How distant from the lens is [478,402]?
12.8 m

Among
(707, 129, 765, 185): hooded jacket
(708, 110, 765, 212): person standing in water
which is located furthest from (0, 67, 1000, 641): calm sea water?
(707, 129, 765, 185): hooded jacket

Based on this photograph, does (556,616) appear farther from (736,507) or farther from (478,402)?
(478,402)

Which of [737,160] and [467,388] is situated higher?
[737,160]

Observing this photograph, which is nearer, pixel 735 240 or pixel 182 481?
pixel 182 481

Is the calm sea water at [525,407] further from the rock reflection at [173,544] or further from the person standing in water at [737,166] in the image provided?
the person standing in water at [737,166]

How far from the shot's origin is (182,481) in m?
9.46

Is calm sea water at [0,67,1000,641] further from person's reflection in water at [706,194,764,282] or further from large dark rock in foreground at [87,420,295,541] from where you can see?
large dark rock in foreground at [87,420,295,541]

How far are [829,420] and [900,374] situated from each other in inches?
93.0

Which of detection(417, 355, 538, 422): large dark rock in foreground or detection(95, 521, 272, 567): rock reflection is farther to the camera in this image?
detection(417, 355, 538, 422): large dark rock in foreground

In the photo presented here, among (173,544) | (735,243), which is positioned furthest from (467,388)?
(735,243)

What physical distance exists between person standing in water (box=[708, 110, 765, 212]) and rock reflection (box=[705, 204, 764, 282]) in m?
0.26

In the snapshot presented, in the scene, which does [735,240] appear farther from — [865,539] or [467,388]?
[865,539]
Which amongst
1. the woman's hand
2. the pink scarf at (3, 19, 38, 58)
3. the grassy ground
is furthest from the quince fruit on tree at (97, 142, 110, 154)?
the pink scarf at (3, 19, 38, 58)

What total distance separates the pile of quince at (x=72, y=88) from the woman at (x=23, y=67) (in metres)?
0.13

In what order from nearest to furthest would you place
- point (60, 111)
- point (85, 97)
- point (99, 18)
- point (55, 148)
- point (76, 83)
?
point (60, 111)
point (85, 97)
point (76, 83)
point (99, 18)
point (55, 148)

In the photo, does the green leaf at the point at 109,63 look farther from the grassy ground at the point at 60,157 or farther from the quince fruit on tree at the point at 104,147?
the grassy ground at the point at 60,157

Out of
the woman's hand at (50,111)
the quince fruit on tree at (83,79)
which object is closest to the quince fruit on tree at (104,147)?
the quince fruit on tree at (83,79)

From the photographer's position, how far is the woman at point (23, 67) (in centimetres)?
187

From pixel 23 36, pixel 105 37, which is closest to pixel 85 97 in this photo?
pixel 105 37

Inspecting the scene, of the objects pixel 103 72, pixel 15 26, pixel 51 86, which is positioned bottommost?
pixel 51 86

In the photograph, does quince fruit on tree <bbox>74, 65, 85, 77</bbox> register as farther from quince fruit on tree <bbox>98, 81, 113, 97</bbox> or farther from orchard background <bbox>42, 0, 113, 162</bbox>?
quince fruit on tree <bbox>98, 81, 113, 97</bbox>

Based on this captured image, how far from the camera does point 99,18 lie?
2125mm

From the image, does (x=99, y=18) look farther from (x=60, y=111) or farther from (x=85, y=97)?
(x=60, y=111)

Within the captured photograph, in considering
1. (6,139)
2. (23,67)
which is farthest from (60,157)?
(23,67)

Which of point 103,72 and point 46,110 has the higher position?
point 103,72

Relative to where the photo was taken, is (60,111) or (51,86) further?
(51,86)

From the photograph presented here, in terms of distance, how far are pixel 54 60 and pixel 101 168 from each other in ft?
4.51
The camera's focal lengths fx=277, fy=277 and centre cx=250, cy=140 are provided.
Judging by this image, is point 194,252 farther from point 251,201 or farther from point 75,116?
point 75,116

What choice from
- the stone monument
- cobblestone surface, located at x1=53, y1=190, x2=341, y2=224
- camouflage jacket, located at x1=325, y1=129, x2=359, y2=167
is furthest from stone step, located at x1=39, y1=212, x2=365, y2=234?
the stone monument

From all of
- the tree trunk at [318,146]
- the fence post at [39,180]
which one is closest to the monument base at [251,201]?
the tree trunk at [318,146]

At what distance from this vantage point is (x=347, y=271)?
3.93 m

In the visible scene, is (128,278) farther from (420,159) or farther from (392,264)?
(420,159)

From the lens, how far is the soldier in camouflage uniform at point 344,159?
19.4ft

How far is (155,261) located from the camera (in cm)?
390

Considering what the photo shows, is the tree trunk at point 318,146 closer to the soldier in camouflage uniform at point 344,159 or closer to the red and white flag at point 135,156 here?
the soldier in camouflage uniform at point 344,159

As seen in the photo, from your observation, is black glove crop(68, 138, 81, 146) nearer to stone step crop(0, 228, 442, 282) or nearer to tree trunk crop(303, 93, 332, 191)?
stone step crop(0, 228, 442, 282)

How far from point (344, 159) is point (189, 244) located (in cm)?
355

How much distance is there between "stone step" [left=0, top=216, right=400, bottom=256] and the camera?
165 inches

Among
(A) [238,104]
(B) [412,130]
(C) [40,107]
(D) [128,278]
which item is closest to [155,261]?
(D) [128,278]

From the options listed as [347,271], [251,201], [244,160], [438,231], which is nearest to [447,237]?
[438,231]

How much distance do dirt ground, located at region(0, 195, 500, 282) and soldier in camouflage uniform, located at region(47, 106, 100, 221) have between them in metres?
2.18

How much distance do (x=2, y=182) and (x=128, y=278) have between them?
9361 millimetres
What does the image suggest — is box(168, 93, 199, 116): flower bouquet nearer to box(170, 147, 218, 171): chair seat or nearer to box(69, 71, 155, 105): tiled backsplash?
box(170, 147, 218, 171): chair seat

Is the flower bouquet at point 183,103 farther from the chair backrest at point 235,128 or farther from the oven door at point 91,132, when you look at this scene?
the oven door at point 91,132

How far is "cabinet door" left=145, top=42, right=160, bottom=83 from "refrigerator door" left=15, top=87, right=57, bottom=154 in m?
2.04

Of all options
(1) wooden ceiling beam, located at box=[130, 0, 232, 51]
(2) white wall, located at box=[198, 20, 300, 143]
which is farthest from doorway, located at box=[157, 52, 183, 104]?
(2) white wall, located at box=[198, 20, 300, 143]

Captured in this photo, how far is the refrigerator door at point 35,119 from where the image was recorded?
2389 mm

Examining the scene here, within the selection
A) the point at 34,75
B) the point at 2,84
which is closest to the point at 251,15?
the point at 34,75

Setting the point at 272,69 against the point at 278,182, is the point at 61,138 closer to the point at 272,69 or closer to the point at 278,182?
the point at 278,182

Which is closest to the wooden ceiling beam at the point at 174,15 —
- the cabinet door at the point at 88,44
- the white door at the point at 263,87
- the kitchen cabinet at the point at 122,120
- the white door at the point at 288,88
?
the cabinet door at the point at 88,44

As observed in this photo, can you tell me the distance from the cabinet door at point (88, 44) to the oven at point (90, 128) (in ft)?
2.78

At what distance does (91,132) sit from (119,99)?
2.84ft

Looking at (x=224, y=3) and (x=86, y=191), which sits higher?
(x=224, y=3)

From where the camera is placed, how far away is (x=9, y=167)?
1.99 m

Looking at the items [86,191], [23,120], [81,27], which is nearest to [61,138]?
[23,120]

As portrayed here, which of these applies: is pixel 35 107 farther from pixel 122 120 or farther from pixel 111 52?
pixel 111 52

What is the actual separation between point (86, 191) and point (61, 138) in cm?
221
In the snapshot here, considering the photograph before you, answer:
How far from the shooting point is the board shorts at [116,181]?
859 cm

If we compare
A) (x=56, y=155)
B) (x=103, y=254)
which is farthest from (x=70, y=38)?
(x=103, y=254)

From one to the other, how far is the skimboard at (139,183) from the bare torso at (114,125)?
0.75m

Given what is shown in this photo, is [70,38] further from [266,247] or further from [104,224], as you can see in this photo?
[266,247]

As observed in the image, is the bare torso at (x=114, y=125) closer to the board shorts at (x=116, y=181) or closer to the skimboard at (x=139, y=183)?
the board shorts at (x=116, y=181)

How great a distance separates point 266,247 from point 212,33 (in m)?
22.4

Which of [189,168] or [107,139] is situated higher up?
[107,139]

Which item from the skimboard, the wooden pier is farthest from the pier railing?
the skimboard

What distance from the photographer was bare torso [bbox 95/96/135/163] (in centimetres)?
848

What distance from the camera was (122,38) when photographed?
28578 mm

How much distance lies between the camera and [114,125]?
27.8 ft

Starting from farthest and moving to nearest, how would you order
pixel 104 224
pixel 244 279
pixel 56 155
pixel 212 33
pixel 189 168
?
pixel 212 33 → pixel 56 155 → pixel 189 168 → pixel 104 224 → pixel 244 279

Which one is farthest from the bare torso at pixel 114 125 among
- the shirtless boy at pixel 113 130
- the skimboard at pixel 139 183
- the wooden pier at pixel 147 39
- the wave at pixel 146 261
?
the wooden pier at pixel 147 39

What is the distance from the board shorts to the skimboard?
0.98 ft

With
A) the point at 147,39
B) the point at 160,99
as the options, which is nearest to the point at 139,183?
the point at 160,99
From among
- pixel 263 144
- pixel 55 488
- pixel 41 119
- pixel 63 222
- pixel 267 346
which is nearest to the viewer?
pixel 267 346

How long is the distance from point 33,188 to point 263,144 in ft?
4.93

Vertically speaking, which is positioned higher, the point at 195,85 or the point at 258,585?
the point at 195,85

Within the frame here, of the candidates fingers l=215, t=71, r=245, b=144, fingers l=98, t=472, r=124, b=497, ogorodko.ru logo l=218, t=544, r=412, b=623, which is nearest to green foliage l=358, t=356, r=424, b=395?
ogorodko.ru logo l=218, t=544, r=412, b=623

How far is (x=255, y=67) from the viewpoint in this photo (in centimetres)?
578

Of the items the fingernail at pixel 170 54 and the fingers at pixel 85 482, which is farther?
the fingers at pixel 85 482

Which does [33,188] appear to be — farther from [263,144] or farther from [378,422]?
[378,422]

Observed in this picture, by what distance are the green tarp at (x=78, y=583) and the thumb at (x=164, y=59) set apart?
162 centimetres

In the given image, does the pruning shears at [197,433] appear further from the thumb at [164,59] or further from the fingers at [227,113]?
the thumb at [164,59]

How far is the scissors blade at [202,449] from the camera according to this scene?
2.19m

■ **Task statement**
Copy word for word the lines of the data above, from the line with "Within the frame" through the last line of the data.

■ **Complete output**
Within the frame here, of the candidates fingers l=215, t=71, r=245, b=144, fingers l=98, t=472, r=124, b=497, ogorodko.ru logo l=218, t=544, r=412, b=623, which is nearest to green foliage l=358, t=356, r=424, b=395?
ogorodko.ru logo l=218, t=544, r=412, b=623

How far is (x=255, y=67) from the viewpoint in this photo (in centimetres)?
578

Of the items the fingernail at pixel 170 54 and the fingers at pixel 85 482, which is farther?
the fingers at pixel 85 482

Which does [33,188] appear to be — farther from [263,144] or farther from [378,422]?
[378,422]

Observed in this picture, by what distance are the green tarp at (x=78, y=583) and the thumb at (x=164, y=59) set apart?
162 centimetres

In the given image, does the pruning shears at [197,433] appear further from the thumb at [164,59] or further from the fingers at [227,113]?
the thumb at [164,59]

How far is the scissors blade at [202,449] from the camera according to this scene?
2.19m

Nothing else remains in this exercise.